GSoC'23 -- Week 10

Baole Fang <baole.fang@xxxxxxxxx> · Thu, 10 Aug 2023 11:22:21 -0400

---
title: "Week 10"
date: 2023-08-03
---

### Smart inference

Previously, jenkins only uses [testfailure](https://github.com/baolef/libreoffice-ci/blob/main/models/testfailure.py) results to decide whether the patch will pass or fail. Since it is not very accurate and [testselect](https://github.com/baolef/libreoffice-ci/blob/main/models/testselect.py) is accurate, a better algorithm using its prediction is used to pass or fail a patch.

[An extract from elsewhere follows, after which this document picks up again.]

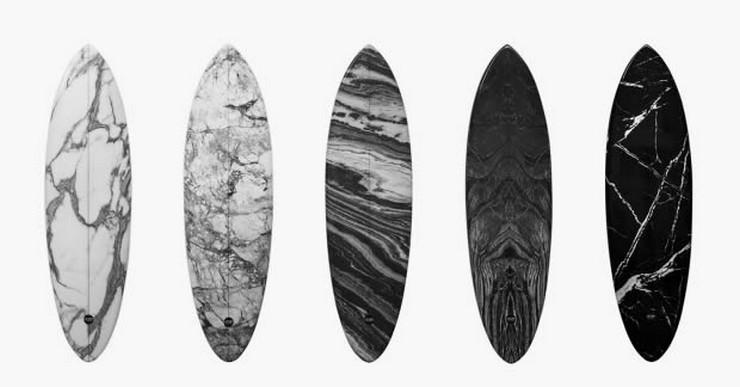 """""""El cada vez más famoso y cotizado diseñador Alexander Wang se unió recientemente a la compañía australiana de tablas de surf Haydenshapes para colaborar en la realización de 5 tablas de surf que combinan un ambiente deportivo con el diseño artístico de Wang."""" Tablas de surf de diseño: Alexander Wang y Haydenshapes Alexander Wang Haydenshapes"""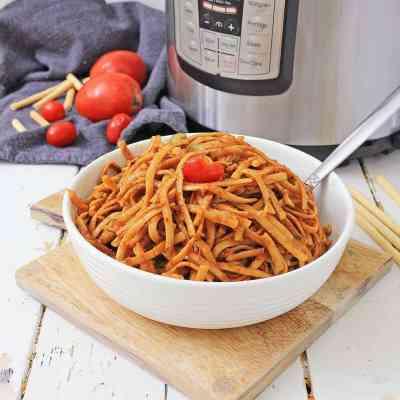 Vegetarian Instant Pot Pasta Puttanesca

[testoverall](https://github.com/baolef/libreoffice-ci/blob/main/models/testoverall.py) is proposed to integrate [testselect's](https://github.com/baolef/libreoffice-ci/blob/main/models/testselect.py) predictions into [testfailure](https://github.com/baolef/libreoffice-ci/blob/main/models/testfailure.py). Compared to [testfailure](https://github.com/baolef/libreoffice-ci/blob/main/models/testfailure.py), its failure recall significantly increases from 54% to 71%, while pass recall slightly drops from 70% to 65%. Since failure recall is much more important than pass recall, the model is a huge improvement.

Due to [testoverall](https://github.com/baolef/libreoffice-ci/blob/main/models/testoverall.py) outstanding performance, it replaces [testfailure](https://github.com/baolef/libreoffice-ci/blob/main/models/testfailure.py) in inference.

Besides, a new condition is added to decide whether the patch should pass or fail. Originally, it only looks at whether the overall failing probability has reached a threshold (0.4). Now, the number of failed unit tests are counted. If it reaches the threshold (10), then the patch is also considered to be failed. With the improved algorithm, the inference is able to recall 91% failures, while reducing computation by 57%.

### Jenkins integration

Currently, the model is integrated into Jenkins job [gerrit_master_ml](https://ci.libreoffice.org/job/gerrit_master_ml/). It first runs the machine learning model to predict whether the patch will pass or fail. If the patch is likely to fail, then the [fast track](https://ci.libreoffice.org/job/gerrit_master_seq/) will be run. If it is likely to fail, then the [normal build](https://ci.libreoffice.org/job/gerrit_master/) will be run.